Thursday, August 12, 2010

Sugar or Ammonia

It hasn’t always been easy being spectacularly good-looking and charismatic. Even when I was in elementary school, even in those years when the two sexes viewed each other with befuddlement or even contempt, I think my male classmates knew instinctively that I would one day get effortlessly something for which they would have to fight and connive and deceive, and hated me for it. On multiple occasions, one of them would glue my head to the desk moments before we were to be marched out to lunch, or steal my trosuers. Having no idea how they would one day eagerly drown each other’s kittens to be the one with whom I was seen walking down the corridor of the History building, the girls would chortle derisively at my predicament, and our vice principal would send letters to my parents begging them to consider home-schooling me to prevent more such disruptions.

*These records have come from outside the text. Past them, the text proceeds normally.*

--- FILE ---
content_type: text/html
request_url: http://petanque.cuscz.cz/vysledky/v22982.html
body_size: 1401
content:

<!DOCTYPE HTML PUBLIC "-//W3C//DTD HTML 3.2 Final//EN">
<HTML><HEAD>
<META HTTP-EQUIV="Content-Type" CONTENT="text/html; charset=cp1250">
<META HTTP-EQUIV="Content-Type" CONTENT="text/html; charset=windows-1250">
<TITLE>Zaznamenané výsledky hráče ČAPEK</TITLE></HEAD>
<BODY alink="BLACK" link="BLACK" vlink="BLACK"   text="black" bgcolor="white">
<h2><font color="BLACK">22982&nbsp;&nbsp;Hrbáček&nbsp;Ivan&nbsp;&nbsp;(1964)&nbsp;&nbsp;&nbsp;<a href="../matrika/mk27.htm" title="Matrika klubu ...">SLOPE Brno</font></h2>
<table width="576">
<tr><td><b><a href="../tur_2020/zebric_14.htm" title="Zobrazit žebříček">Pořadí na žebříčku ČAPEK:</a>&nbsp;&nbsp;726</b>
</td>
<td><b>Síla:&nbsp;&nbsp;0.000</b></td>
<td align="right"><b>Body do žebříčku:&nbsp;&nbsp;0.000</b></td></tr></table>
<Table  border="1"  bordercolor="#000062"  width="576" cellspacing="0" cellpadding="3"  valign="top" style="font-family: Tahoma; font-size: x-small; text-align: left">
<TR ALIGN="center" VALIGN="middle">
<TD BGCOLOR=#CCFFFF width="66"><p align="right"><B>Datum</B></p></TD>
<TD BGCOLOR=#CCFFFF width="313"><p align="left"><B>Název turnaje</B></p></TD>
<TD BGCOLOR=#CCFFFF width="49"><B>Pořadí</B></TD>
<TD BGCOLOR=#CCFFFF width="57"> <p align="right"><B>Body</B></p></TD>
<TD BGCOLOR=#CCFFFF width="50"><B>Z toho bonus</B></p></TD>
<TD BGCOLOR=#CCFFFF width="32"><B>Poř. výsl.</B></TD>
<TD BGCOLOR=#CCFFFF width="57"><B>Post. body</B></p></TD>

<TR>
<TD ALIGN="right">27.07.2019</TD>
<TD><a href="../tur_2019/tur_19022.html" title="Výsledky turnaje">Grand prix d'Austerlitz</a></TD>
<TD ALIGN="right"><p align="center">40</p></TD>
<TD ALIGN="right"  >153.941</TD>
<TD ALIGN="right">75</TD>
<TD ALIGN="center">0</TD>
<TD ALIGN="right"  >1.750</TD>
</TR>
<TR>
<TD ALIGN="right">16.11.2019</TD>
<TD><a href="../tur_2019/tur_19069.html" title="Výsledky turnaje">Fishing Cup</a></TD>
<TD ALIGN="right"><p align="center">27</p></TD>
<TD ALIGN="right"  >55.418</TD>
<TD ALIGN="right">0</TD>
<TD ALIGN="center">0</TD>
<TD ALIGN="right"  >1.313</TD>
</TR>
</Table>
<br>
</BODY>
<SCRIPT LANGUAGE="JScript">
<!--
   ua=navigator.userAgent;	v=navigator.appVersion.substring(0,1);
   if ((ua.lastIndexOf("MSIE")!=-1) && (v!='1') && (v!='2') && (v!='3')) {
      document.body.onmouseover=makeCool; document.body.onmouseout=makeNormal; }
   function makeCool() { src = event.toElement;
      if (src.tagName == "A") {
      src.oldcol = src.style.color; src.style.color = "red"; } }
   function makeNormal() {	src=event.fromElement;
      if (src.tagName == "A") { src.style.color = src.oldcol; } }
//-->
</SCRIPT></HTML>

In the fourth grade, I had a teacher called Miss Gabby, at whose portrait the producers of Mad Men were apparently looking when they cast Christina Hendricks, Jimi’s great-niece, in the role of office sexpot Joan Holloway. She had the identical red hair, milky complexion, and lush figure. It was said on the playground that she had eyes only for Mr. Isenberg, the fifth grade teacher who looked a lot like Dodgers lefthander Sandy Koufax, but on the first Thursday afternoon of the school year, when she asked me to stay after class, I found that wasn’t the case at all. I remember getting dizzy from her perfume as she sat down atop the desk in front of my own, took forever getting her long shiny legs crossed, and asked if I’d consider making a tentative date with her for a decade hence, when I was 18. When I said I’d have to ask my parents, she sneered more alluringly than I’ve ever seen anyone except Sophia Loren sneer, and said, “Yes, by all means do that.”

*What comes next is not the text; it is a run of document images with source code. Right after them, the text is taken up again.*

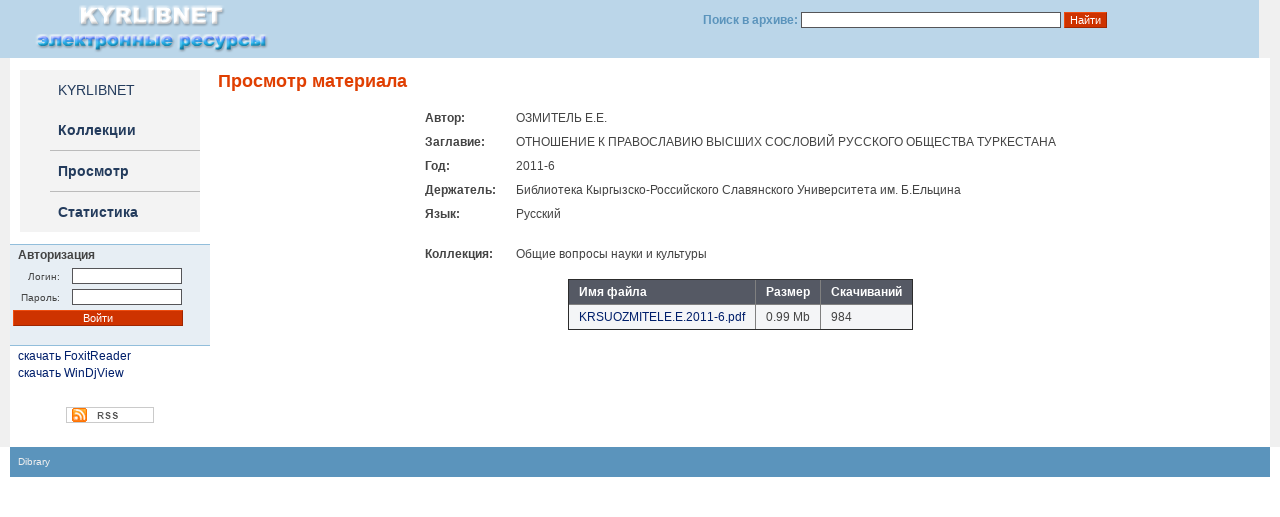

--- FILE ---
content_type: text/html; charset=utf-8
request_url: https://arch.kyrlibnet.kg/?&npage=view&nadd=5803
body_size: 2287
content:
<html>

<head>
	<title>Просмотр метериала - Открытые архивы - KYRLIBNET</title>
	<meta http-equiv="Content-Type" content="text/html; charset=windows-1251">

	<meta name="Keywords" content="">
	<meta name="Description" content="">
	<meta name="Robots" content="INDEX, FOLLOW">
	<link href="/site.css" type="text/css" rel="stylesheet">
	<link rel="alternate" type="application/rss+xml" title="RSS" href="" />
	<!--<link href="/library/videojs/video-js.min.css" rel="stylesheet">-->
	<!-- Open Window -->
	<!--[if lt IE 9]><script src="http://ie7-js.googlecode.com/svn/trunk/lib/IE9.js"></script><![endif]-->
</head>

<body id="mainpage" name="mainpage">

	<table border="0" width="100%" cellpadding="0" cellspacing="0" style="height: 55px; align: center; background: #BBD6E9;">
		<tr>
			<td width="11" style="background-color: #BBD6E9; width: 10px;">&nbsp;</td>
			<td width="330"><a href="https://kyrlibnet.kg"><img src="/sources/logo.png" width="255" height="55" alt="" /></a></p>
			</td>
			<td width="373" style="width: 260px;">

				<form method="get" action="" style="text-align: right;" align="right">
					<input type="hidden" name="npage" value="search">
					<p style="color:#5B94BC"><b>Поиск в архиве:
							<input type="text" name="search" id="tequery" size="40" class="inp" value="">
							<input type="submit" name="submit" value="Найти" class="inp2">
						</b></p>
					<p>&nbsp;</p>
				</form>
			</td>
			<td width="13" style="background-color: #f0f0f0; width: 10px;">&nbsp;</td>
		</tr>
	</table>


	<table border="0" width="100%" cellpadding="0" cellspacing="0" style="align: center">
		<tr>
			<td style="background-color: #f0f0f0; width: 10px;">&nbsp;</td>
			<td style="background-color: #ffffff; width: 200px" valign="top">


				<br>
				<table border="0" width="180px" cellpadding="0" cellspacing="0" style="align: center; background-color: #f3f3f3" align="center">

					
<tr style="height: 40px">
<td style="width: 30px"></td>
<td style="background-color: #f3f3f3"><p><a href="http://kyrlibnet.kg" class="menu">KYRLIBNET</a></p></td></tr>
<tr style="height: 40px">
<td style="width: 30px"></td>
<td colspan="2"><p><a href="https://arch.kyrlibnet.kg/?&npage=collection" class="menu"><b>Коллекции</b></a></p></td>
</tr>
<tr style="height: 1px">
<td style="width: 30px"></td>
<td colspan="2" style="background-color: #bbbbbb"></td>
</tr>
<tr style="height: 40px">
<td style="width: 30px"></td>
<td colspan="2"><p><a href="https://arch.kyrlibnet.kg/?&npage=browse" class="menu"><b>Просмотр</b></a></p></td>
</tr>
<tr style="height: 1px">
<td style="width: 30px"></td>
<td colspan="2" style="background-color: #bbbbbb"></td>
</tr>
<tr style="height: 40px">
<td style="width: 30px"></td>
<td colspan="2"><p><a href="https://arch.kyrlibnet.kg/?&npage=statistics" class="menu"><b>Статистика</b></a></p></td>
</tr>

				</table>

				<br>

				<table border="0" width="100%" cellspacing="0" cellpadding="0">	<tr>	</tr>	<tr>		<td height="1" bgcolor="#92bedb"></td>	</tr>	<tr>		<td bgcolor="#e7eef4"><p><b>Авторизация</b></p><form action="https://arch.kyrlibnet.kg/?&npage=view&nadd=5803" method="post" style="margin: 0 0"><table border="0"><tr><td><p style="text-align: right; font-size: 10px">Логин:</p></td><td><input size="15" type="text" class="inp" name="currentLogin" tabindex="1">&nbsp;</td></tr><tr><td><p style="text-align: right; font-size: 10px">Пароль:</p></td><td><input size="15" type="password" class="inp" name="currentPassword" tabindex="2"></td></tr><tr><td colspan="2"><input type="submit" name="submit" class="inp2" value="Войти" style="width: 170px" tabindex="3"></td></tr><tr><td colspan="2"></td></tr></table></form><br>		</td>	</tr>	<tr>		<td height="1" bgcolor="#92bedb"></td>	</tr></table><p><a href="https://arch.kyrlibnet.kg/uploads/FoxitReader.exe">скачать FoxitReader</a></p><p><a href="https://arch.kyrlibnet.kg/uploads/WinDjView-0.4.3.rar">скачать WinDjView</a></p>				<br>
				<br>
				<center><a href="" target="_blank"><img src="/sources/icon_rss.gif" width="88px" height="16px" alt="RSS"></a></center>
				<br>
				<!--<center><a href="<? php // links('','oai');
										?>" target="_blank"><img src="/sources/icon_oai-pmh.gif" width="88px" height="16px" alt="The Open Archives Initiative Protocol for Metadata Harvesting"></a></center>
-->
				<br>

			</td>
			<td style="background-color: #ffffff;" valign="top">
				<h1>Просмотр материала</h1><table border="0" align="center"><tr><td><p><b>Автор:</b></p></td><td><p>ОЗМИТЕЛЬ Е.Е.</p></td></tr><tr><td><p><b>Заглавие:</b></p></td><td><p>ОТНОШЕНИЕ К ПРАВОСЛАВИЮ ВЫСШИХ СОСЛОВИЙ РУССКОГО ОБЩЕСТВА ТУРКЕСТАНА</p></td></tr><tr><td><p><b>Год:</b></p></td><td><p>2011-6</p></td></tr><tr><td><p><b>Держатель:</b></p></td><td><p>Библиотека Кыргызско-Российского Славянского Университета им. Б.Eльцина</p></td></tr><tr><td><p><b>Язык:</b></p></td><td><p>Русский</p></td></tr><tr><td colspan="2">&nbsp;</td></tr><tr><td><p><b>Коллекция:</b></p></td><td><p>Общие вопросы науки и культуры</p></td></tr></table><br><table border="1" cellspacing="2" cellpadding="2" style="border-collapse: collapse;" align="center"><tr style="background-color: #555964;"><td><p style="color: #fff;"><b>Имя файла</b></p></td><td><p style="color: #fff;"><b>Размер</b></p></td><td><p style="color: #fff;"><b>Скачиваний </b></p></td></tr></tr><tr bgcolor="#f4f5f7"><td><p><a href="https://arch.kyrlibnet.kg/?&npage=download&nadd=5885">KRSUOZMITELE.E.2011-6.pdf</a></p></td><td><p>0.99 Mb</p></td><td><p>984</p></td></tr></table>				<br>
			</td>
			<td style="background-color: #f0f0f0; width: 10px;">&nbsp;</td>
		</tr>
	</table>



	<table border="0" width="100%" cellpadding="0" cellspacing="0" style="align: center; height: 30px">
		<tr>
			<td style="width: 10px;">&nbsp;</td>
			<td style="background-color: #5B94BC;">
				<p style="font-size: 10px; color: #bbb"><a target="_blank" href="http://sourceforge.net/projects/dibrary/" style="font-size: 10px; color: #eee">Dibrary </a></p>
			</td>
			<td style="width: 50%; background-color: #5B94BC" valign="middle">
			</td>
			<td style="width: 10px;">&nbsp;</td>
		</tr>
	</table>

	<!--<SCRIPT src="/library/videojs/video.js"></SCRIPT>	-->
	<SCRIPT src="/library/myFunction.js"></SCRIPT>
	<SCRIPT TYPE="text/javascript" language="javascript">
	</SCRIPT>
</body>

</html><!-- Время исполнения: 0.1696 -->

I told Mother and Pop about the whole thing, but in those days you’d no more have accused a schoolteacher of sexual impropriety than a clergyman, and they insisted I’d imagined the whole episode. It was pretty clear, though, that I didn’t imagine the broken arm I suffered when Mr. Isenberg, seeing me riding my bicycle home on Manchester Blvd., lost control of his Thunderbird long enough to send me flying onto the sidewalk. When other kids broke limbs, their classmates would cover their casts with little drawings and endearments. The sentiment expressed most commonly on my own cast was Serves you right, asshole, in several cases with all four words misspelled.

In middle school, Mr. Dutton, the English teacher, took up where Miss Gabby had left off, claiming he was studying massage therapy to supplement his meager salary, and constantly inviting me to drop by his classroom after school so he could practice his rubdown techniques. Meanwhile, the school lotharios took turns waylaying me in various dark places and twisting my arm up behind my back, at least until they realized that you attract more ants with sugar than with ammonia, and that they might get farther being my friend than my tormentor. On the condition that I introduce them to their favorites of the dozens of girls who’d written my name or even drawn pictures of me on their looseleaf binders, they became my protectors.

Mr. Dutton’s very eloquent eulogy was delivered by girls vice principal Mrs. June Gerber, who was forever scolding us at the beginnings of school assemblies for being immature, the last syllable of which she pronounced tour, and who I realize in retrospect might have shared some of Mr. Dutton’s erotic leanings, except with her own sex, if you see what I mean, and you don’t, because you simply can't. If Miss Gabby is still alive, she must be 75 by now, but of course Mamie van Doren is around 102, and looks awfully good on her Website.

Maybe tomorrow I will talk about the trouble my spectacular good looks got me into in high school, and then in adult life.